Data shown:
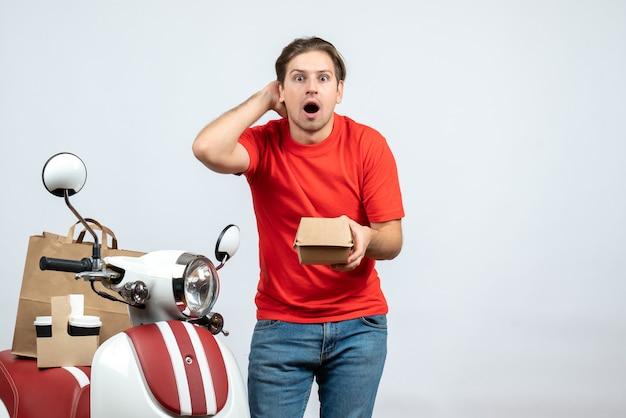 Uomo di consegna scioccato in uniforme rossa che sta vicino al motorino che tiene piccola scatola su fondo bianco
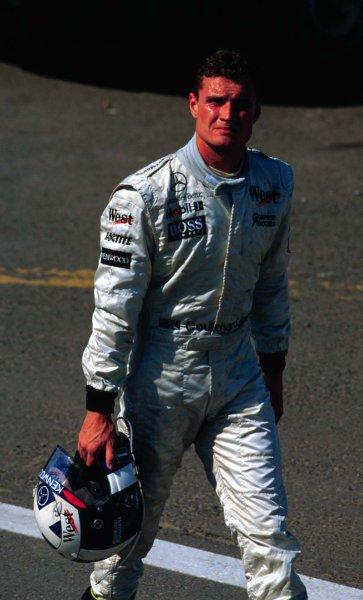 1997 Hungarian Grand Prix.Hungaroring, Budapest, Hungary.8-10 August 1997.David Coulthard (McLaren Mercedes-Benz) retires.World Copyright - Tee/LAT Photographic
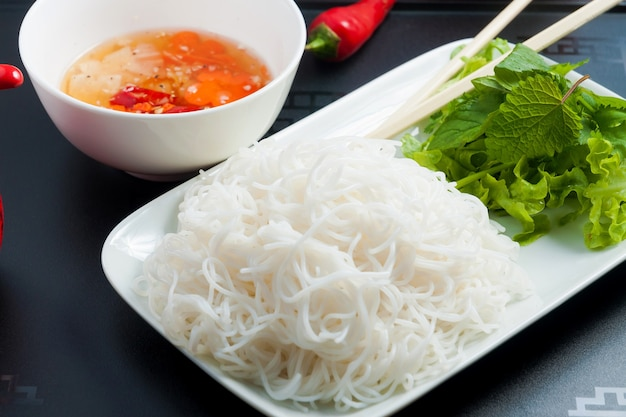 Tasty asian cuisine rice noodles with sauce close up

Problem:
Go through the data above and transcribe it in full, omitting any image.

Answer to the problem:
 Uomo di consegna scioccato in uniforme rossa che sta vicino al motorino che tiene piccola scatola su fondo bianco
 1997 Hungarian Grand Prix.Hungaroring, Budapest, Hungary.8-10 August 1997.David Coulthard (McLaren Mercedes-Benz) retires.World Copyright - Tee/LAT Photographic
 Tasty asian cuisine rice noodles with sauce close up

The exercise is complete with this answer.